Group founder and Bellevue resident Mark Sussman said the gathering was intended to both celebrate the national holiday and engage in a discussion of ideas that most conservatives believe in. He declined to characterize the Fourth of July gathering as a protest, preferring activities suitable “for the entire family.”
“I certainly think it’s OK to recall on our country’s birthday the [U.S.] Constitution,” he said. “There ought to be a serious side to the celebration.”
Sussman said he applied for a permit to meet at Luther Burbank Park because of its central location and natural beauty. The event took place from noon until 3 p.m. and included games and contests, patriotic singing and children’s activities. The festival was anchored by a list of political speakers, including State Republican Party Chair Luke Esser, State Attorney General Rob McKenna and Canadian Tsimshian tribe member Calvin Helin.
The “Tea Party” idea came from the historical Boston Tea Party of 1773, a protest against England levying taxes against the American colonists. The British government’s tax on tea became the focus of citizen discontent.
This year, conservatives seized on the historic narrative to protest federal tax and spending policies. Others voiced their disappointment with President Barack Obama and his administration.
“I think the Obama administration is resisting liberty, raising taxes and harming the American people. We have to protest Obama’s agenda,” said speaker Steve Beren, a self-proclaimed “conservative activist” who has run for congress in Seattle.
The audience watching Beren speak from the Luther Burbank amphitheater buoyed his statements with hearty cheers and waving flags.
Most of the crowd were non-Island residents and Conservative Enthusiast members, although a number of curious Island passerby, sharing the park on the Fourth of July holiday, stopped to watch the event from a distance.
Bellevue City Councilmember Conrad Lee said he was surprised not to see Mercer Island Councilmembers at the event.
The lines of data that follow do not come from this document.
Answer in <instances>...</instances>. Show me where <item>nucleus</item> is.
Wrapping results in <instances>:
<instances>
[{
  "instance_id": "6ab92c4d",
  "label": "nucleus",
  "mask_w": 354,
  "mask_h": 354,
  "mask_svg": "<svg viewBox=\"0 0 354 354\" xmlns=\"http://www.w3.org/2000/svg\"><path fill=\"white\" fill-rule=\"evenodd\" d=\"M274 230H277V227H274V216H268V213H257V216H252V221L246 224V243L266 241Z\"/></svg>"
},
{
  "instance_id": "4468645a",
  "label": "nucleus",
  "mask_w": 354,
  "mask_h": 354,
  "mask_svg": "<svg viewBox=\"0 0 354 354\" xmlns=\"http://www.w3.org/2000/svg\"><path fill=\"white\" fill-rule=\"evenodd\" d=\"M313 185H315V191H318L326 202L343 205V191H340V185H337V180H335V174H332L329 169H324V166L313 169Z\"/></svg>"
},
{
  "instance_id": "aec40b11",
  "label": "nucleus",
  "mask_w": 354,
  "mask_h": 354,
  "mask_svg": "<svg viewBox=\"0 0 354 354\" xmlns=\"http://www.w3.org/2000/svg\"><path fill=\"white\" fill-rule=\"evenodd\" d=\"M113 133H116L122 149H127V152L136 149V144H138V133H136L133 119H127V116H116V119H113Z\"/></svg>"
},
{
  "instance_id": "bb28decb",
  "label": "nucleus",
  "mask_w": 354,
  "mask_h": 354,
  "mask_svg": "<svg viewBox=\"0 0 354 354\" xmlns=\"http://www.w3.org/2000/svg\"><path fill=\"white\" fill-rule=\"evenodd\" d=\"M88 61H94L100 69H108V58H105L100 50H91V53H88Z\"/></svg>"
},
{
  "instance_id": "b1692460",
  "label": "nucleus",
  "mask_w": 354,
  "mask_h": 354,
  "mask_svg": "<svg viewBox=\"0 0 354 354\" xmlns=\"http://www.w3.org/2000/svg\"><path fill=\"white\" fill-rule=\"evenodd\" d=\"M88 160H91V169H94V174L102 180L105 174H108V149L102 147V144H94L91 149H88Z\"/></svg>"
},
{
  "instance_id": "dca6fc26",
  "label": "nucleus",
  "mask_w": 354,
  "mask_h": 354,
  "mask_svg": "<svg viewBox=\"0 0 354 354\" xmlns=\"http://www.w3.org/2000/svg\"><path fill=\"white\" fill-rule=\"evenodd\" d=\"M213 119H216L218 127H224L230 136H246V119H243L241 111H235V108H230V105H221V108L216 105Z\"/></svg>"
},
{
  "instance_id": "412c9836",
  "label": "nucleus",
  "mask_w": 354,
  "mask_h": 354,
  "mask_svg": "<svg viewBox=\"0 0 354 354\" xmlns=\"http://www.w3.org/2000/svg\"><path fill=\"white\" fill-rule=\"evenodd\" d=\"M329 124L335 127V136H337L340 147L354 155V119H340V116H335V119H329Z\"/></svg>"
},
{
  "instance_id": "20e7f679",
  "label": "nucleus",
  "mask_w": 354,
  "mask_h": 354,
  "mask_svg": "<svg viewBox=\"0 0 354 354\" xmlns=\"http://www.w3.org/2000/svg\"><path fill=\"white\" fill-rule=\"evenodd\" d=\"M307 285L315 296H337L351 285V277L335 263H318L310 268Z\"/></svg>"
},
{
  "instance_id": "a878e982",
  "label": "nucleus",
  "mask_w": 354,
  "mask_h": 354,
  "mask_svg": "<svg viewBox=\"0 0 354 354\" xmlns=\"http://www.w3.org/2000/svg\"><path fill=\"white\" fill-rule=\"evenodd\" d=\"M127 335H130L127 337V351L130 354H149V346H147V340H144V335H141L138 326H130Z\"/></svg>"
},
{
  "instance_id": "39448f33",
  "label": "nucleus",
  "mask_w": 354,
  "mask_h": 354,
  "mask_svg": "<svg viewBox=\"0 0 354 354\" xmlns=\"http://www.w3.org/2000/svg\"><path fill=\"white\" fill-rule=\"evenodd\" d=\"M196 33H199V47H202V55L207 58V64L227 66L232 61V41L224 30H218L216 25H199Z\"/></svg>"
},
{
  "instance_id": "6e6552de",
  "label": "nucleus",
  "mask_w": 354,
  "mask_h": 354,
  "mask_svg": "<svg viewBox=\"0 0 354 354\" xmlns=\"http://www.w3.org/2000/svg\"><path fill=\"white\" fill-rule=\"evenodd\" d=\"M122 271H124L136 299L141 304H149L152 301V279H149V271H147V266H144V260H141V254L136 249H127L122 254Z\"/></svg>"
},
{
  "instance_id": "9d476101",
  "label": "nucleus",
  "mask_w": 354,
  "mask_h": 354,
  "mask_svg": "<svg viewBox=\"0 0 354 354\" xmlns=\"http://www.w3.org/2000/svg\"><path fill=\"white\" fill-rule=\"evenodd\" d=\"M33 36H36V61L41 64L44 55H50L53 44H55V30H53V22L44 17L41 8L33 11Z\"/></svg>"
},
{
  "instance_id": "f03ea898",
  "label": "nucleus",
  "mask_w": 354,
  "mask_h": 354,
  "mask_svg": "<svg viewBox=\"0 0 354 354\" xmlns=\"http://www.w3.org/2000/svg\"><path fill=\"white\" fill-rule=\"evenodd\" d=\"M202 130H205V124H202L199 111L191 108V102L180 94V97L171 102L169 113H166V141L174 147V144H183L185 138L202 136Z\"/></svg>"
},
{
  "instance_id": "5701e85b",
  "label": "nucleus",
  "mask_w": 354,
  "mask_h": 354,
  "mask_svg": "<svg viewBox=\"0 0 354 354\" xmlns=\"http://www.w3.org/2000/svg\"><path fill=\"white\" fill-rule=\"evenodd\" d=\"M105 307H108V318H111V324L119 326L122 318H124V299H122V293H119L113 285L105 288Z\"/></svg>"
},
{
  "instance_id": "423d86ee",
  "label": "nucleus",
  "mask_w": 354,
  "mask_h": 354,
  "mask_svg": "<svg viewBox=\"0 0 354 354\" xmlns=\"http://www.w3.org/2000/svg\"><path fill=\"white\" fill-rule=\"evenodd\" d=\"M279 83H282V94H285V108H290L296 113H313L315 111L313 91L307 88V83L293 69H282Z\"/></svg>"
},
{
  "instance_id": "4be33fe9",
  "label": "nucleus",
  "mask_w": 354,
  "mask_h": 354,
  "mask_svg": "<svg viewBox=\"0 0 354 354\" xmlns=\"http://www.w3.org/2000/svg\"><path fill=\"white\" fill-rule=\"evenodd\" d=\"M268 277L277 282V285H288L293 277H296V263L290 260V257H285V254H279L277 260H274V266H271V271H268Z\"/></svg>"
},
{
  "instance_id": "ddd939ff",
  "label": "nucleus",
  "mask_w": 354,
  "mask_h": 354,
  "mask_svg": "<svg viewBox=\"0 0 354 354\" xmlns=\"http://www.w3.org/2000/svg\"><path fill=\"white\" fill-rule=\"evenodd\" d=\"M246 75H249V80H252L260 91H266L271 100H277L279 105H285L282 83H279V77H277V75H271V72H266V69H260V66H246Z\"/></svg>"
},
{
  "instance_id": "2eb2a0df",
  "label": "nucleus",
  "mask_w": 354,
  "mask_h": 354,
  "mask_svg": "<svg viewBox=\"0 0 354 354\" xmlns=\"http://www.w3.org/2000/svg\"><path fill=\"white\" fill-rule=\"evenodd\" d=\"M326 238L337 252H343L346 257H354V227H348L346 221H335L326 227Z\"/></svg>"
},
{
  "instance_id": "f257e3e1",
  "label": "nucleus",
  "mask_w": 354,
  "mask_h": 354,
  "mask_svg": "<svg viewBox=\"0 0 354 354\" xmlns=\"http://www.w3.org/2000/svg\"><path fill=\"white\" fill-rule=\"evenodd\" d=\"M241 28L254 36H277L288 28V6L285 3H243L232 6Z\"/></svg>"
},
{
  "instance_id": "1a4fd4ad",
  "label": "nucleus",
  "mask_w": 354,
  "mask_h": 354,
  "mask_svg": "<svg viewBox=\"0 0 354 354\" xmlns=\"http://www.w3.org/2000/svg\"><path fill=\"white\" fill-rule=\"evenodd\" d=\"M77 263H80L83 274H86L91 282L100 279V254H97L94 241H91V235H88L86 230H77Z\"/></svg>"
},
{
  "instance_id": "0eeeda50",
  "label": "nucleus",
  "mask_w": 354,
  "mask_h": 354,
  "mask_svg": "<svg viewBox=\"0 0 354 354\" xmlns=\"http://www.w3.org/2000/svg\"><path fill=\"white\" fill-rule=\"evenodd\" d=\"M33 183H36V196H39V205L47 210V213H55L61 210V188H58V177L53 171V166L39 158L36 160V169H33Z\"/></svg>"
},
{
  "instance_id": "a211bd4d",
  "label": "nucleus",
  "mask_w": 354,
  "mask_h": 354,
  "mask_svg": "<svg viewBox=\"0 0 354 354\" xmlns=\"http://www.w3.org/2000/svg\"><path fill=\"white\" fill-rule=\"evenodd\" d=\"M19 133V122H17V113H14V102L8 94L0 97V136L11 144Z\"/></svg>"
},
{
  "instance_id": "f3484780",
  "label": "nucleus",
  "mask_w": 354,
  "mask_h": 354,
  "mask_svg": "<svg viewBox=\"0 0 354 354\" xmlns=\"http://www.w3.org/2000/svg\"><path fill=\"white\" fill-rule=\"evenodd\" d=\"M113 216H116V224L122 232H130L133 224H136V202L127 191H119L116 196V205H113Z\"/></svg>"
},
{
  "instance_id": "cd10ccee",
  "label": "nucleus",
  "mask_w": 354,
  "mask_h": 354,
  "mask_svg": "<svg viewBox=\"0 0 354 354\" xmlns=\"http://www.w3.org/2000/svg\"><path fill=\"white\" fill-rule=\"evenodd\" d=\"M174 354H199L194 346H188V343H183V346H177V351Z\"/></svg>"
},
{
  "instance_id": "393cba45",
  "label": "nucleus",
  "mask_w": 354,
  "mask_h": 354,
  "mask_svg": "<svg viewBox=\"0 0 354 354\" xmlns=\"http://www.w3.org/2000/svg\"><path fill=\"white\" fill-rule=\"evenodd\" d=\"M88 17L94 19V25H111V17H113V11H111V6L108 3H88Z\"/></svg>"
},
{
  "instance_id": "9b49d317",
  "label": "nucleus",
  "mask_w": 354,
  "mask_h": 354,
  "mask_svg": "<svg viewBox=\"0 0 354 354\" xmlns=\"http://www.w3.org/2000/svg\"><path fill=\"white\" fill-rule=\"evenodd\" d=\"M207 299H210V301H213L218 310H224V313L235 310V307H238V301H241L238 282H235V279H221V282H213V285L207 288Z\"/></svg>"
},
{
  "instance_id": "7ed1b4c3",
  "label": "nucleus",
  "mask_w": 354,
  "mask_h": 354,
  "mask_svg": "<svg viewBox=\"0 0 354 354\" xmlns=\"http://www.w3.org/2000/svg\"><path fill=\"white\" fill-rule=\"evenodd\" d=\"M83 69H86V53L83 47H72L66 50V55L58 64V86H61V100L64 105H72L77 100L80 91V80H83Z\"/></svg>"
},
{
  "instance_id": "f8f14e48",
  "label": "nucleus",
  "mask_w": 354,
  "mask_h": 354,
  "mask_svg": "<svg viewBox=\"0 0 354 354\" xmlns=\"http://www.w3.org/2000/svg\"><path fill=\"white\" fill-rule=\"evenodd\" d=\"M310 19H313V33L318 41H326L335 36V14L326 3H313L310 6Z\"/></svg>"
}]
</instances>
Lee was not shy to share his political inspiration for attending the Tea Party.
“This is a great event to remind us that we need to be responsible in spending our own money and not raising taxes when the economy is bad,” he said.
The Tea Party, which ran from noon to 3 p.m., was open to the general public. Sussman and Conservative Enthusiasts put on a similar protest earlier this year that drew hundreds to downtown Bellevue in April.